The input =>
# # # # #

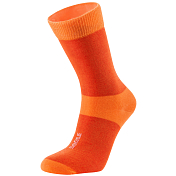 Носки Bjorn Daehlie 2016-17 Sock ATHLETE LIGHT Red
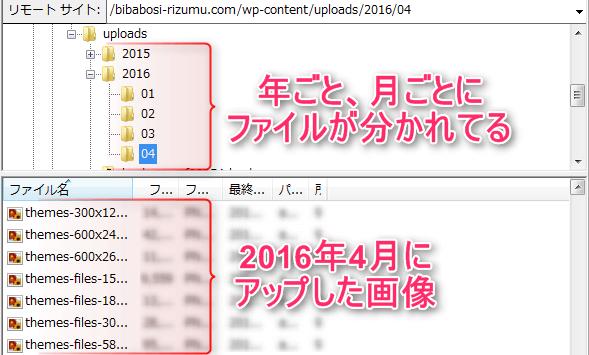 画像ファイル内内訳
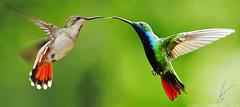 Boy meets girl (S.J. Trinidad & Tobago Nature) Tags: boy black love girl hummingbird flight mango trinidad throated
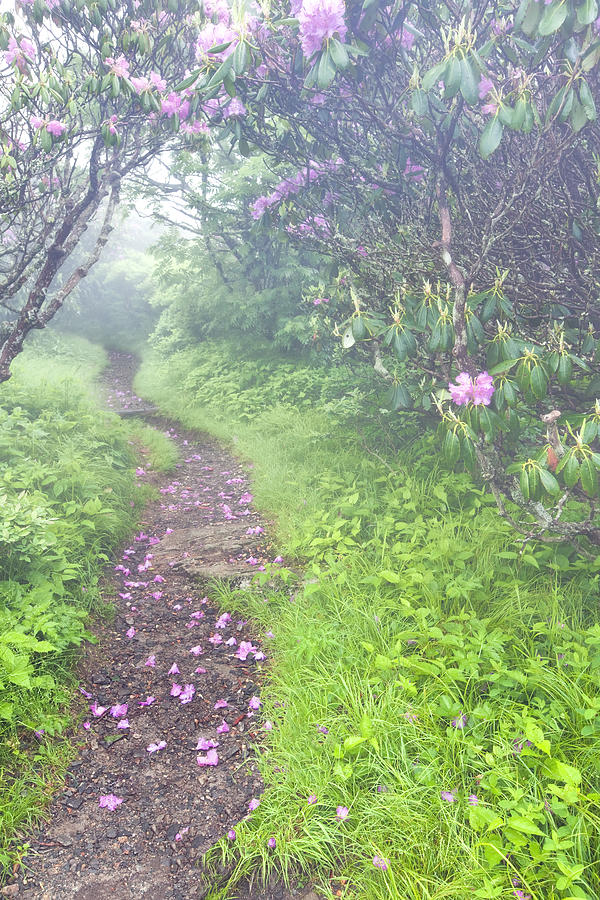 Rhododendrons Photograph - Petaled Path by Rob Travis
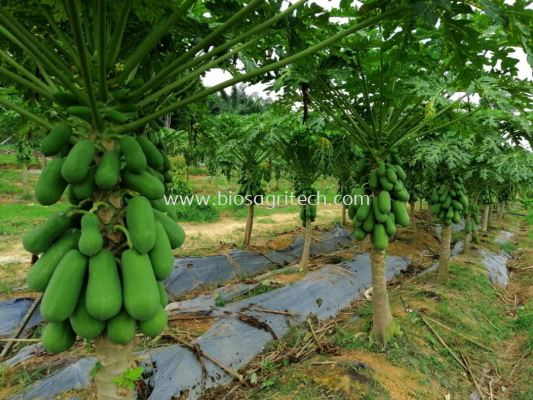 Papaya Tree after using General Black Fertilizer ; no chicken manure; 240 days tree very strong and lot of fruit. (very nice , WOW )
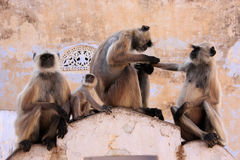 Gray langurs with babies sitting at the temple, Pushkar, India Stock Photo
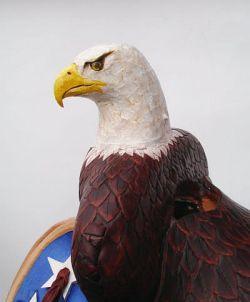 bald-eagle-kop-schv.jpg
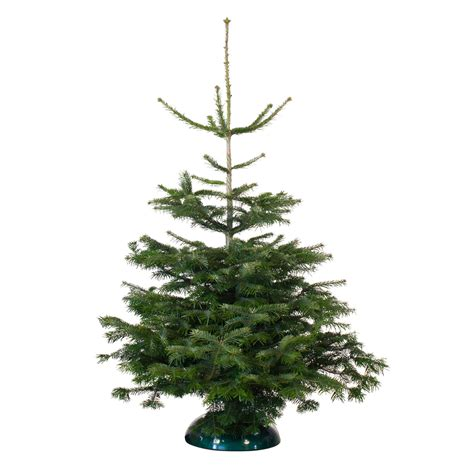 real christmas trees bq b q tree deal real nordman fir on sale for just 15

# # # # #

Task statement => If a record above holds a picture, leave the picture out and write out everything else exactly.

Response =>
 Носки Bjorn Daehlie 2016-17 Sock ATHLETE LIGHT Red
 画像ファイル内内訳
 Boy meets girl (S.J. Trinidad & Tobago Nature) Tags: boy black love girl hummingbird flight mango trinidad throated
 Rhododendrons Photograph - Petaled Path by Rob Travis
 Papaya Tree after using General Black Fertilizer ; no chicken manure; 240 days tree very strong and lot of fruit. (very nice , WOW )
 Gray langurs with babies sitting at the temple, Pushkar, India Stock Photo
 bald-eagle-kop-schv.jpg
 real christmas trees bq b q tree deal real nordman fir on sale for just 15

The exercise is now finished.